» Short exercise
Print the data exactly as it is given, please.
=== Data supplied ===
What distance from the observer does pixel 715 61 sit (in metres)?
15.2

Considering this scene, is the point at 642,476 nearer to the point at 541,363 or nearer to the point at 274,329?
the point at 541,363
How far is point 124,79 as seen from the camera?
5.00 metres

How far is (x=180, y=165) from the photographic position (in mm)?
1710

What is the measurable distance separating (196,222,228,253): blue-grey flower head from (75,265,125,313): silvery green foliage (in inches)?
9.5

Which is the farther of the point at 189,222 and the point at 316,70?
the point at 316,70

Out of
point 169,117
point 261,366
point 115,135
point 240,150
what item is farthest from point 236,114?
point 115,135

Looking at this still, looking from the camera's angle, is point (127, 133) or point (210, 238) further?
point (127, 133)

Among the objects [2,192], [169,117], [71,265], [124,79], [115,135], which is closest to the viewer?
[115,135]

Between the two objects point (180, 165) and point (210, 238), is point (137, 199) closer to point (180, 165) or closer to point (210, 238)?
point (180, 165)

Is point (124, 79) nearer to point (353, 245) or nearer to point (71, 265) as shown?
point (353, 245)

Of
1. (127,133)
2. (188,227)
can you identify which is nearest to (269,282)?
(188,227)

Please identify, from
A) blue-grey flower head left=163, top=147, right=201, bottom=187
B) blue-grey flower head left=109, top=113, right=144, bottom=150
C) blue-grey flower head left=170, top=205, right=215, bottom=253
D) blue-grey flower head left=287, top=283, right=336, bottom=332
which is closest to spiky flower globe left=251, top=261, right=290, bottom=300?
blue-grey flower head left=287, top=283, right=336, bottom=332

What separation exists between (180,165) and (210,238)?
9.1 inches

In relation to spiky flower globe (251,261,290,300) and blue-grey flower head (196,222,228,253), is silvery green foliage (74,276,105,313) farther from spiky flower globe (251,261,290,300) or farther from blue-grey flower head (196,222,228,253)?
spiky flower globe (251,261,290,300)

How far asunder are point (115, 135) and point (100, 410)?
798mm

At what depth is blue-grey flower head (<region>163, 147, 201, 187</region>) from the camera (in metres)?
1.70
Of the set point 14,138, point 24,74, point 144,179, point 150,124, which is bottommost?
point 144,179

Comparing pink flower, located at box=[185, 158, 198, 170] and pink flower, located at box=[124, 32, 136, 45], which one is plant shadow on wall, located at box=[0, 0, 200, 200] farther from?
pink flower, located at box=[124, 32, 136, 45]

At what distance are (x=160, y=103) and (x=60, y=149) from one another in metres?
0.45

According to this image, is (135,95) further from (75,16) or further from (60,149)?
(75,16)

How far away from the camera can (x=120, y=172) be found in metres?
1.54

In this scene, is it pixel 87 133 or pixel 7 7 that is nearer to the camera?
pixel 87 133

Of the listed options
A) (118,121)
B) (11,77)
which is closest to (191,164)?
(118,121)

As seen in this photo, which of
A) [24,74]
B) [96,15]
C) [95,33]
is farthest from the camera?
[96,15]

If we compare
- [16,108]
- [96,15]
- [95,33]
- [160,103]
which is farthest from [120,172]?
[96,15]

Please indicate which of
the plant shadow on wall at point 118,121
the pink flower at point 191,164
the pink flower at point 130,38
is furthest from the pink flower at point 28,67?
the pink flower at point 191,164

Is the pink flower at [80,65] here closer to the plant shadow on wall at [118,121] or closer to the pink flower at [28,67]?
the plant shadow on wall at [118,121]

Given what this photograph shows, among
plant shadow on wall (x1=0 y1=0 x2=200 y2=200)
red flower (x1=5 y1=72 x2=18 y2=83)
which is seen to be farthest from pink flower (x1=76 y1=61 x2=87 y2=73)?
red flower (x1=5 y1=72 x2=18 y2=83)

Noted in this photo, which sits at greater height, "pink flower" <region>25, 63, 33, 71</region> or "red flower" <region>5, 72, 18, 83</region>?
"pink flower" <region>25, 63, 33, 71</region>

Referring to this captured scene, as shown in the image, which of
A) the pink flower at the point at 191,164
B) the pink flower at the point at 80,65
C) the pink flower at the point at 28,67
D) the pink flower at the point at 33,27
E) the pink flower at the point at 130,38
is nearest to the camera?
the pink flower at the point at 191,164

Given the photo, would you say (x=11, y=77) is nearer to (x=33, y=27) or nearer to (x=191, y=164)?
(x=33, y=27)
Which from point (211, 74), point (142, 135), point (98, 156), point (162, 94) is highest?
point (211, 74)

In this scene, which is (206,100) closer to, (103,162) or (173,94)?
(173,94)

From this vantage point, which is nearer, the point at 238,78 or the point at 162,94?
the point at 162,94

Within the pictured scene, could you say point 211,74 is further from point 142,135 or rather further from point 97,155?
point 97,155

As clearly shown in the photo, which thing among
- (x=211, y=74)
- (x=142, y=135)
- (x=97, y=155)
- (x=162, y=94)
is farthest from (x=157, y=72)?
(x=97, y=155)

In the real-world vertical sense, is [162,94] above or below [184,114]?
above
===
» Result for this task
What distance from the observer does pixel 715 61 sit (in metres)?
15.2

Considering this scene, is the point at 642,476 nearer to the point at 541,363 or nearer to the point at 274,329?
the point at 541,363
How far is point 124,79 as seen from the camera?
5.00 metres

How far is (x=180, y=165) from the photographic position (in mm)?
1710

What is the measurable distance separating (196,222,228,253): blue-grey flower head from (75,265,125,313): silvery green foliage (in inches)?
9.5

Which is the farther of the point at 189,222 and the point at 316,70?
the point at 316,70

Out of
point 169,117
point 261,366
point 115,135
point 240,150
what item is farthest from point 236,114?
point 115,135

Looking at this still, looking from the camera's angle, is point (127, 133) or point (210, 238) further?
point (127, 133)

Among the objects [2,192], [169,117], [71,265], [124,79], [115,135], which is closest to the viewer?
[115,135]

Between the two objects point (180, 165) and point (210, 238), is point (137, 199) closer to point (180, 165) or closer to point (210, 238)?
point (180, 165)

Is point (124, 79) nearer to point (353, 245) or nearer to point (71, 265) as shown?
point (353, 245)

Of
1. (127,133)
2. (188,227)
can you identify which is nearest to (269,282)?
(188,227)

Please identify, from
A) blue-grey flower head left=163, top=147, right=201, bottom=187
B) blue-grey flower head left=109, top=113, right=144, bottom=150
C) blue-grey flower head left=170, top=205, right=215, bottom=253
D) blue-grey flower head left=287, top=283, right=336, bottom=332
which is closest to spiky flower globe left=251, top=261, right=290, bottom=300?
blue-grey flower head left=287, top=283, right=336, bottom=332

What separation exists between (180,165) and (210,238)?
9.1 inches

In relation to spiky flower globe (251,261,290,300) and blue-grey flower head (196,222,228,253), is silvery green foliage (74,276,105,313) farther from spiky flower globe (251,261,290,300) or farther from blue-grey flower head (196,222,228,253)?
spiky flower globe (251,261,290,300)

How far asunder are point (115, 135) and point (100, 410)?
798mm

At what depth is blue-grey flower head (<region>163, 147, 201, 187</region>) from the camera (in metres)?
1.70
Of the set point 14,138, point 24,74, point 144,179, point 150,124, which is bottommost?
point 144,179

Comparing pink flower, located at box=[185, 158, 198, 170] and pink flower, located at box=[124, 32, 136, 45], which one is plant shadow on wall, located at box=[0, 0, 200, 200] farther from?
pink flower, located at box=[124, 32, 136, 45]

At what distance are (x=160, y=103) and (x=60, y=149) from one another in metres?
0.45

According to this image, is (135,95) further from (75,16) or further from (60,149)?
(75,16)

How far away from the camera can (x=120, y=172) be found in metres?
1.54

In this scene, is it pixel 87 133 or pixel 7 7 that is nearer to the camera?
pixel 87 133

Of the listed options
A) (118,121)
B) (11,77)
which is closest to (191,164)?
(118,121)

As seen in this photo, which of
A) [24,74]
B) [96,15]
C) [95,33]
is farthest from the camera?
[96,15]

If we compare
- [16,108]
- [96,15]
- [95,33]
- [160,103]
which is farthest from [120,172]?
[96,15]

Please indicate which of
the plant shadow on wall at point 118,121
the pink flower at point 191,164
the pink flower at point 130,38
is furthest from the pink flower at point 28,67?
the pink flower at point 191,164

Is the pink flower at [80,65] here closer to the plant shadow on wall at [118,121] or closer to the pink flower at [28,67]?
the plant shadow on wall at [118,121]

Given what this photograph shows, among
plant shadow on wall (x1=0 y1=0 x2=200 y2=200)
red flower (x1=5 y1=72 x2=18 y2=83)
which is seen to be farthest from pink flower (x1=76 y1=61 x2=87 y2=73)?
red flower (x1=5 y1=72 x2=18 y2=83)

Noted in this photo, which sits at greater height, "pink flower" <region>25, 63, 33, 71</region> or "red flower" <region>5, 72, 18, 83</region>?
"pink flower" <region>25, 63, 33, 71</region>

Referring to this captured scene, as shown in the image, which of
A) the pink flower at the point at 191,164
B) the pink flower at the point at 80,65
C) the pink flower at the point at 28,67
D) the pink flower at the point at 33,27
E) the pink flower at the point at 130,38
is nearest to the camera?
the pink flower at the point at 191,164

Given the photo, would you say (x=11, y=77) is nearer to (x=33, y=27) or nearer to (x=191, y=164)?
(x=33, y=27)
Which from point (211, 74), point (142, 135), point (98, 156), point (162, 94) is highest?
point (211, 74)

In this scene, which is (206,100) closer to, (103,162) or (173,94)?
(173,94)

From this vantage point, which is nearer, the point at 238,78 or the point at 162,94?
the point at 162,94

Within the pictured scene, could you say point 211,74 is further from point 142,135 or rather further from point 97,155?
point 97,155

As clearly shown in the photo, which thing among
- (x=211, y=74)
- (x=142, y=135)
- (x=97, y=155)
- (x=162, y=94)
is farthest from (x=157, y=72)?
(x=97, y=155)

In the real-world vertical sense, is [162,94] above or below [184,114]?
above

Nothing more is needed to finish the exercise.